Hago deslizar mis esquís rodeado de pinos, en un bosque denso. Levanto los ojos y veo una pala que puede dar mucho juego a la hora de bajar, pero que también puede ser peligrosa ya que se nota por donde han bajado, tiempo atrás, grandes aludes. Es fácilmente deducible por el tamaño de los pinos, pequeños y jóvenes allí donde la fuerza de la nieve arrasó con todo lo que encontraba por delante. Algún árbol aguantó y queda solo, majestuoso en medio de la nieve.



Son las dos de la tarde cuando llego al Planell de Llagunes. Un cartel indica que en 2008 se regeneró este abrevadero. El lugar es muy bucólico, de una belleza casi poética que no sé retratar tal y como se merece.

Son las dos y media cuando empiezo a desandar el camino que he hecho subiendo. Me queda pendiente hacer esta cima y pasar más días en este entorno, desconocido para muchos, incluso para mí hace tan sólo unas horas.

Bajo poco a poco, por espacio de unos tres cuartos de hora, hasta que llego al kennel, que evito por una pista que hay al lado y que subiendo no he querido coger.

Me tengo que quitar los esquís más de una vez, pero logro llegar hasta el principio de la pista, a pocos metros del refugio.

Faltan pocos minutos para las tres y media, pero Krishna, nada más verme, me dice que ya nos vamos. -¿Pero no nos íbamos a las cuatro? pregunto. Han acabado más temprano de lo que pensaban, así que recojo tan deprisa como puedo, volvemos a atar los esquís en el techo de uno de los jeeps y ya estamos a punto.

La bajada se hace más tranquila porque los niños ya no hacen tanto alboroto. Tomamos una pista diferente a la de los otros vehículos, que van delante nuestro, para intentar ver algún corzo, pero no tenemos suerte.

Llegamos a Llavorsí y Krishna se despide ya que tiene una reunión. Yo bajo con otro monitor hasta las oficinas donde he dejado el coche.

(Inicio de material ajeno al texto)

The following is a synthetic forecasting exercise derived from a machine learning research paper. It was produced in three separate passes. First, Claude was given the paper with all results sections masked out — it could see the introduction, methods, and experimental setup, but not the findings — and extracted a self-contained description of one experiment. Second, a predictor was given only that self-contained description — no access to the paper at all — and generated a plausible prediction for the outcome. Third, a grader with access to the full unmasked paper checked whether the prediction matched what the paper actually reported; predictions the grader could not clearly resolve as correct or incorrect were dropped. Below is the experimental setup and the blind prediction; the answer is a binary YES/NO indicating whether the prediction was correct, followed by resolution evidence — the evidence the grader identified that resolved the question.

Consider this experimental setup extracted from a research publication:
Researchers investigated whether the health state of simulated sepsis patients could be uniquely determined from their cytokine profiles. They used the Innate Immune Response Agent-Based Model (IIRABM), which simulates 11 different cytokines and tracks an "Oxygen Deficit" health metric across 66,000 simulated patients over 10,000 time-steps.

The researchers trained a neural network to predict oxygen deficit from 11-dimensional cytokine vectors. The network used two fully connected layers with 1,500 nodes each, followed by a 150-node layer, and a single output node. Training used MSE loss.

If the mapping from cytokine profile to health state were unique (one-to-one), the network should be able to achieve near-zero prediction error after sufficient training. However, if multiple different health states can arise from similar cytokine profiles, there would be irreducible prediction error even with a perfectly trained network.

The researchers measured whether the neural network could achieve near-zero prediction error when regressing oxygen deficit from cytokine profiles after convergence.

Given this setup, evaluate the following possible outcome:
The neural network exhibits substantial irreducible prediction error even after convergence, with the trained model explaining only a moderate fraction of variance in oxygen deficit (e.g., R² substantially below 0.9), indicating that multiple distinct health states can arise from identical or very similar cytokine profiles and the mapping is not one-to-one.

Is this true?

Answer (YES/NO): YES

Hace una temperatura muy agradable mientras el Sol aún ilumina esta orilla del río, pero no tarda en esconderse detrás de las montañas. Meto mi material en el coche y me despido de los monitores.

Paso el puente y cruzo el túnel en dirección al pueblo, donde me paro muy cerca de la cafetería de esta mañana, justo delante de un pequeño supermercado. Quiero comprar algunas cosas de comer y beber.

Tengo hambre y aprovecho para comer algo.

Una vez hechas las compras marcho en dirección a mi próximo destino, Tavascan.

Pasado el pueblo de Tavascan me paro para hacer unas fotografías de cómo se refleja el paisaje en las espejívolas aguas del pantano de Graus (no confundir con el Graus oscense).



Sigo la carretera que lleva hasta la estación hasta llegar al aparcamiento. Voy al refugio, a escasos cincuenta metros. Le comento al guarda que había llamado para saber si había lugar, me indica la habitación donde dormir y subo la ropa que necesitaré mañana y las botas de esquí, para secar los botines y que no estén tan frías por la mañana, como lo están después de pasar la noche en el coche.

Me instalo con el ordenador en el comedor hasta que el sueño me vence. Les digo buenas noches a un grupo que están en una mesa cercana y que están organizando una carrera para el fin de semana y subo a mi habitación.

Me meto en el saco de dormir, grabo unas imágenes de buenas noches y cierro los ojos, con la emoción de saber que mañana esquiaré en Tavascan y que ya estoy en el sitio.